UbiMon: Ubiquitous Monitoring Environment for wearable and Implantable Sensors

Speaker:          Prof. Guang-Zhong Yang   
                  Director of the Royal Society/Wolfson Foundation 
                  Medical Image Computing Laboratory, Imperial College, 
                  UK
   

Title:            UbiMon: Ubiquitous Monitoring Environment for wearable 
                  and Implantable Sensors


Date:             Tuesday, 09 March 2004 

Time:             3:00pm - 4:00pm 

Venure:           Room 1401    


ABSTRACT: 

"Future Health - Is Pervasive Computing the answer for Hong Kong and UK?"
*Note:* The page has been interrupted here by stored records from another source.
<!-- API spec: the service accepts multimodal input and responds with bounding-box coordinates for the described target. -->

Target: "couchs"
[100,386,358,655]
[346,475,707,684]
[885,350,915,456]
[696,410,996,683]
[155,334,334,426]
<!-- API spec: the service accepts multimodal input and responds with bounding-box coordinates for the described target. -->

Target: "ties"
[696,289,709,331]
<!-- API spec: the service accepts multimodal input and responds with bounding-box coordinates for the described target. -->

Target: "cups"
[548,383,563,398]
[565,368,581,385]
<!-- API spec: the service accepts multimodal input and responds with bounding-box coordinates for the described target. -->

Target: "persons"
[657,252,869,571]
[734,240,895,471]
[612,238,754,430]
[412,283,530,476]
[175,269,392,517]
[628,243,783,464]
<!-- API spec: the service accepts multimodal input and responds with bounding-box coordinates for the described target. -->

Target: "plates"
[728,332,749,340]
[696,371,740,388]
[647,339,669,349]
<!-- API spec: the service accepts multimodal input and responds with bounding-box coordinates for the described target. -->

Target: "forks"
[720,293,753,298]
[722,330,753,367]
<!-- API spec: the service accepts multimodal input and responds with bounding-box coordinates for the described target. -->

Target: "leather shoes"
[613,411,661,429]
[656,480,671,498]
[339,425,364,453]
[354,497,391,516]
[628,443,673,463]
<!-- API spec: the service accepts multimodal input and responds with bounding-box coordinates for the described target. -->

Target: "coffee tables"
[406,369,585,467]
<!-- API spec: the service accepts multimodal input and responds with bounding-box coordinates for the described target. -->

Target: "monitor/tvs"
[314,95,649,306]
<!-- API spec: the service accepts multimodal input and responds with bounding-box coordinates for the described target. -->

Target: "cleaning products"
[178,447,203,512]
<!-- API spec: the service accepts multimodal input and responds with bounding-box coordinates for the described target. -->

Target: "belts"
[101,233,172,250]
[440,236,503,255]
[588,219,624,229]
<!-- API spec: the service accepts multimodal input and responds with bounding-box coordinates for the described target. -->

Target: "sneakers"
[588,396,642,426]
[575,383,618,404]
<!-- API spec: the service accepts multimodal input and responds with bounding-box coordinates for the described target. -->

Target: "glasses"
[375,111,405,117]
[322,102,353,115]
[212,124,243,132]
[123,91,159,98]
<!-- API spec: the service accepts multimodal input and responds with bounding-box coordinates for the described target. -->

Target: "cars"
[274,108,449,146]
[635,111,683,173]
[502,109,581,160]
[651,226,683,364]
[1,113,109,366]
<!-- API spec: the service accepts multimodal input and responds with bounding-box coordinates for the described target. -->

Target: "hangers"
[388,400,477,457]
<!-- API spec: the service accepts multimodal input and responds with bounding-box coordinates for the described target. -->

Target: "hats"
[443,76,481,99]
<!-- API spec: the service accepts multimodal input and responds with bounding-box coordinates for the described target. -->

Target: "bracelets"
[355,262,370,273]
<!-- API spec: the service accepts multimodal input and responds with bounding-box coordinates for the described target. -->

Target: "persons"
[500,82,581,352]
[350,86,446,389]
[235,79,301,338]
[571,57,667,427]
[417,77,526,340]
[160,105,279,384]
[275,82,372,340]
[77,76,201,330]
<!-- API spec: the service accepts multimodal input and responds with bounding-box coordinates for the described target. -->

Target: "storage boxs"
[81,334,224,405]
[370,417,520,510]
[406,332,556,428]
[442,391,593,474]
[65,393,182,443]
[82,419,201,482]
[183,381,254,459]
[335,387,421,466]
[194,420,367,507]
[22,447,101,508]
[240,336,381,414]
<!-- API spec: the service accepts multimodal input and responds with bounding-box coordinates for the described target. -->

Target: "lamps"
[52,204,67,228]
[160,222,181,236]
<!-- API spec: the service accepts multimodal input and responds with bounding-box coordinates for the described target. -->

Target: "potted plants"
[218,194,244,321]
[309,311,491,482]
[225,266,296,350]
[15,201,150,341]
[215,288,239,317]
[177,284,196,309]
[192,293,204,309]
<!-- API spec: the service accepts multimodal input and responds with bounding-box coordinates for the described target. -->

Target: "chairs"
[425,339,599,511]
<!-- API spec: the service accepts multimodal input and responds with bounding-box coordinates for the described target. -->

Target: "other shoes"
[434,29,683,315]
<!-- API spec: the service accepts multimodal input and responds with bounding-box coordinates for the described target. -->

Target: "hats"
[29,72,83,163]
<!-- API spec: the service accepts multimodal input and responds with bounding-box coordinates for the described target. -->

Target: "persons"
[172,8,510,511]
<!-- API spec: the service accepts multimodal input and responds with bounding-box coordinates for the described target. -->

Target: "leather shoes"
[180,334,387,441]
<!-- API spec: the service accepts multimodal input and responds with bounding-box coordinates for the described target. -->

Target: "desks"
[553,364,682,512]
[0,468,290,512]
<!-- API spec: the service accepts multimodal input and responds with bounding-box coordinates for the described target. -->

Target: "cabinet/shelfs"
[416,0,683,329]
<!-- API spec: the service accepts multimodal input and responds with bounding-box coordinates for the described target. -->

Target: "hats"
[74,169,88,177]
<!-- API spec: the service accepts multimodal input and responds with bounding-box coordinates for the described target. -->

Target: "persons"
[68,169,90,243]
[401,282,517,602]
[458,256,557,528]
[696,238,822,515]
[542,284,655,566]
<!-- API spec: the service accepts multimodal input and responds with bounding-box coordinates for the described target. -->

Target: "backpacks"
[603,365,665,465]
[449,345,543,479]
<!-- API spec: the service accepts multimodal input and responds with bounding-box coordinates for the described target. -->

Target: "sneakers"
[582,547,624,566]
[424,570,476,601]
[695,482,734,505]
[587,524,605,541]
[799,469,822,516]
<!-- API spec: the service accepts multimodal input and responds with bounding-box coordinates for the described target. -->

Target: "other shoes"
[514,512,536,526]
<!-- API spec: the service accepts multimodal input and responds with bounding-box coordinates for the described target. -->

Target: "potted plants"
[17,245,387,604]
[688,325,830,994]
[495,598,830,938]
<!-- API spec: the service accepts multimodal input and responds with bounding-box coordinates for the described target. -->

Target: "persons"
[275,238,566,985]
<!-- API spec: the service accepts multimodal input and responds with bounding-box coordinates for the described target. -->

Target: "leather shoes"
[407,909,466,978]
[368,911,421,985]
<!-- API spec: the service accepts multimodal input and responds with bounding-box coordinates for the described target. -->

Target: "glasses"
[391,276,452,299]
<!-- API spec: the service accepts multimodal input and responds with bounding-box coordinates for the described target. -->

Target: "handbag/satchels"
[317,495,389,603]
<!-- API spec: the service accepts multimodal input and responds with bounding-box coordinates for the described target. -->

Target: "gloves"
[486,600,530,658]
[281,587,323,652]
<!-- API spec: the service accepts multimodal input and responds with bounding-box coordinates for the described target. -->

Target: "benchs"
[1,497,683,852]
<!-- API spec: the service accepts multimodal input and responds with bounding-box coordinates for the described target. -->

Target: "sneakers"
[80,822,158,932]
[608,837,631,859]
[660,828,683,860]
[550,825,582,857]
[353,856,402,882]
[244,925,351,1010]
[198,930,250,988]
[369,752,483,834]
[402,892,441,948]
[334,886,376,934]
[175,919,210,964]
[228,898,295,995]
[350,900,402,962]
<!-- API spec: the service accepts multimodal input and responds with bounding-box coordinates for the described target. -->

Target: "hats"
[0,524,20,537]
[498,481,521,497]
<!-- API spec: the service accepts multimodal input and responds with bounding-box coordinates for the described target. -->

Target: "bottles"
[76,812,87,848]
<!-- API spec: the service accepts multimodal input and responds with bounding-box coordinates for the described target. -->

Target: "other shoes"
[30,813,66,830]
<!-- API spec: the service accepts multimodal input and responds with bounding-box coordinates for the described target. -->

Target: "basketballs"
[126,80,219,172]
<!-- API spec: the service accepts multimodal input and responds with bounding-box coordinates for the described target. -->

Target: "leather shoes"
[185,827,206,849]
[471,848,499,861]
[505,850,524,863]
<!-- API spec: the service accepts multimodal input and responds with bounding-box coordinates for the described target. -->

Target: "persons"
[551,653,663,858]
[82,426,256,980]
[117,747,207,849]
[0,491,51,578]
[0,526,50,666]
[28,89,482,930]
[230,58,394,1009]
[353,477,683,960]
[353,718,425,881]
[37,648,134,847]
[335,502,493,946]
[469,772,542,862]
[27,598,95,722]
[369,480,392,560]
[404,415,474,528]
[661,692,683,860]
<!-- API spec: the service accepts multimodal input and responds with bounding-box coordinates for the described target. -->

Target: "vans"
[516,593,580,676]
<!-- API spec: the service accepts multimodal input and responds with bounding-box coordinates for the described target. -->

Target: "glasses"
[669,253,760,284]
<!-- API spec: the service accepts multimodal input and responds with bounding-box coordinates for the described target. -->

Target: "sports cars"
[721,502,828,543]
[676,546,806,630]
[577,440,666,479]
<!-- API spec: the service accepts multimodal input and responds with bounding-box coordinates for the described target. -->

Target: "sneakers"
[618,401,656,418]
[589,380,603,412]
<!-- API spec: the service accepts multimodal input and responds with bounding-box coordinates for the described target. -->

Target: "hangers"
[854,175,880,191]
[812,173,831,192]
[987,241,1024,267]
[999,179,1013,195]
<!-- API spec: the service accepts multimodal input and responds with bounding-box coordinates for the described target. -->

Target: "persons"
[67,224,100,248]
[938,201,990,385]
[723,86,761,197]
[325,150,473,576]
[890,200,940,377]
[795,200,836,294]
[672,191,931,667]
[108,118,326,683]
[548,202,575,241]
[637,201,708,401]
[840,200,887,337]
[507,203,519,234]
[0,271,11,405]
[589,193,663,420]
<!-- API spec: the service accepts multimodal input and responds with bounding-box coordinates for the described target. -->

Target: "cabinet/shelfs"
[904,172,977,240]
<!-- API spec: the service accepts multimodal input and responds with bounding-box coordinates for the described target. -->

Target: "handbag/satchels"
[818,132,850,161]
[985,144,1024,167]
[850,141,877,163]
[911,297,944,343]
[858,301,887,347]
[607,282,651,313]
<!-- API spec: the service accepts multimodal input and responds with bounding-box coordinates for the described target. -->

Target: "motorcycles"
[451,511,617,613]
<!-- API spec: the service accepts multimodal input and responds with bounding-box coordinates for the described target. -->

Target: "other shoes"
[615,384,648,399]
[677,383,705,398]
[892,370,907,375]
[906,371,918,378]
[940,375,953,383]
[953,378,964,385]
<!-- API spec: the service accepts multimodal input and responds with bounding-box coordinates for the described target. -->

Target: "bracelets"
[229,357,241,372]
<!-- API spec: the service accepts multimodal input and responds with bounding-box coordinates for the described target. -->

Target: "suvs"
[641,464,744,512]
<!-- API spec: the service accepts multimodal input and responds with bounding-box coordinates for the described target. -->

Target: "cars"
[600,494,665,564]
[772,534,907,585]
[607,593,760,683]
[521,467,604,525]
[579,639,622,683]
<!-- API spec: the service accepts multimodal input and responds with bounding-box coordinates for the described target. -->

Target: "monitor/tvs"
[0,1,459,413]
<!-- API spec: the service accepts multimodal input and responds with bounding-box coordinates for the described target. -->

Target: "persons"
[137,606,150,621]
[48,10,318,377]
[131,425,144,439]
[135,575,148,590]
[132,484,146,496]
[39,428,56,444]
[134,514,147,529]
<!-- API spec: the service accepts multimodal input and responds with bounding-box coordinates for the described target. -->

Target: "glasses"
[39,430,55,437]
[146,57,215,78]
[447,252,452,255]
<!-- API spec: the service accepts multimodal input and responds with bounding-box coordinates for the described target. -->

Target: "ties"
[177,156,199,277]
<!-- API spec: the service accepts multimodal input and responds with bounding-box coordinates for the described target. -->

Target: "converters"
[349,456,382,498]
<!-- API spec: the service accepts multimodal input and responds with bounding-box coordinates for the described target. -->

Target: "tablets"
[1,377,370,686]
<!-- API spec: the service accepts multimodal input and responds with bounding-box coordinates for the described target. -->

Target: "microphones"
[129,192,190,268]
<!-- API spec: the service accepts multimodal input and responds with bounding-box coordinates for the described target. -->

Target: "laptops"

The UbiMon project is to investigate mobile integration issues related to
novel miniaturised low power sensor interface circuitry design and
distributed computing environment for multi-sensory data fusion and
decision support. The talk presents the project vision and the latest
technical development with specific emphasis on System architecture and
low power system design, Intelligent data acquisition and context
awareness, Multi-sensor data fusion, data mining and practical
applications.


BIOGRAPHY: 

Professor Guang-Zhong Yang received B.Sc. in Electrical Engineering from
Shanghai Jiao Tong University, and Ph.D. in Computer Science from Imperial
College, London. He served as a senior and then the principal scientist of
the Cardiovascular Magnetic Resonance (CMR) Unit, Royal Brompton Hospital
before rejoining Imperial College in 1999. He is now head of the Visual
Information Processing (VIP) research group at the Department of Computing
and Chair in Medical Image Computing. His current research focuses on
Medical Image Computing, Simulation and Augmented Reality, Computational
Vision and Image Processing, and Perceptual Intelligence. Professor Yang
received the I. I. Rabi Award from the International Society for Magnetic
Resonance in Medicine (ISMRM) for his work on Cardiovascular Magnetic
Resonance Flow Imaging, and is founding Chairman of IEEE UK/RI Engineering
in Medicine and Biology. He is Director of the Royal Society/Wolfson
Foundation Medical Image Computing Laboratory at Imperial College.